CONSIGNE ▸
Reproduire à l'identique l'intégralité du texte ci-dessous sur le F-35 et le tremblement de terre de l'Abruzze.

TEXTE À LIRE ▸
━━━━━━━━

Italie : Plus de 14 milliards d’euros pour la chasseur-bombardier F-35, alors que l’argent manque pour les victimes du tremblement de terre

Manlio Dinucci

Le gouvernement a mis 100 millions d’euros à disposition pour les victimes du tremblement de terre de l’Abruzze, mais il en faudra beaucoup plus : rien que pour le ministère de l’intérieur il faudra trouver 130 millions d’euros dans les six mois qui viennent. Et, si l’on veut vraiment reconstruire, il faudra des affectations bien plus grosses. Où trouver ces fonds, dans une phase de crise comme celle traversée actuellement, sans devoir faire des coupes ultérieurement dans les dépenses sociales (école, santé, etc.) ? La réponse est plus simple que ce qu’on croit : il suffirait de bloquer l’énorme attribution qu’on est sur le point de destiner à l’acquisition du chasseur étasunien F-35 Lightning II (Joint Strike Fighter) de Lookheed Martin.

━━━━━━━━

DONNÉES FOURNIES ▸

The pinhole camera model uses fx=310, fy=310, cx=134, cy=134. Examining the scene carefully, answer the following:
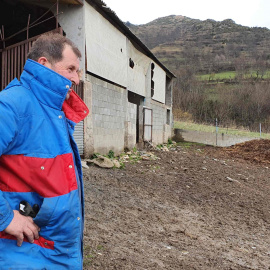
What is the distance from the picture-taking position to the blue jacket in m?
1.43

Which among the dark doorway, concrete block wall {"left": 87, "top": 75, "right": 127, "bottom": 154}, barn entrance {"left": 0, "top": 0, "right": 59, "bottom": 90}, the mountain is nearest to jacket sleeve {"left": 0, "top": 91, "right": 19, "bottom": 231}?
barn entrance {"left": 0, "top": 0, "right": 59, "bottom": 90}

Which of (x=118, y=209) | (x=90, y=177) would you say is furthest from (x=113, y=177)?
(x=118, y=209)

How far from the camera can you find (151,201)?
6098 mm

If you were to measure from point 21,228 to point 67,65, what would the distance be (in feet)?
2.76

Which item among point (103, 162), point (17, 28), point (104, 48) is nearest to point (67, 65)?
point (103, 162)

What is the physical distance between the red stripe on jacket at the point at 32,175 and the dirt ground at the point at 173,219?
2.05m

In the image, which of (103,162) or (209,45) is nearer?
(103,162)

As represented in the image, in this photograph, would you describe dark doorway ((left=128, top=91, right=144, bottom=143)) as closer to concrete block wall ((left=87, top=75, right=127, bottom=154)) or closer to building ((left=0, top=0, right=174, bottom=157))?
building ((left=0, top=0, right=174, bottom=157))

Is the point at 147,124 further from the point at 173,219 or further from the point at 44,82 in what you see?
the point at 44,82

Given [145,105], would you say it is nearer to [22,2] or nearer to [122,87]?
[122,87]

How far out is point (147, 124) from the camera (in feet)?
49.3

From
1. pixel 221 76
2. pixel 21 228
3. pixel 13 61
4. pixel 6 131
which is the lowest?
pixel 21 228

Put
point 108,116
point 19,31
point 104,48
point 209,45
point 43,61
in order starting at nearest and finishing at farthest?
point 43,61 < point 19,31 < point 104,48 < point 108,116 < point 209,45

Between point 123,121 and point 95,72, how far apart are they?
3041mm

━━━━━━━━

RÉPONSE AU PROBLÈME ▸
Italie : Plus de 14 milliards d’euros pour la chasseur-bombardier F-35, alors que l’argent manque pour les victimes du tremblement de terre

Manlio Dinucci

Le gouvernement a mis 100 millions d’euros à disposition pour les victimes du tremblement de terre de l’Abruzze, mais il en faudra beaucoup plus : rien que pour le ministère de l’intérieur il faudra trouver 130 millions d’euros dans les six mois qui viennent. Et, si l’on veut vraiment reconstruire, il faudra des affectations bien plus grosses. Où trouver ces fonds, dans une phase de crise comme celle traversée actuellement, sans devoir faire des coupes ultérieurement dans les dépenses sociales (école, santé, etc.) ? La réponse est plus simple que ce qu’on croit : il suffirait de bloquer l’énorme attribution qu’on est sur le point de destiner à l’acquisition du chasseur étasunien F-35 Lightning II (Joint Strike Fighter) de Lookheed Martin.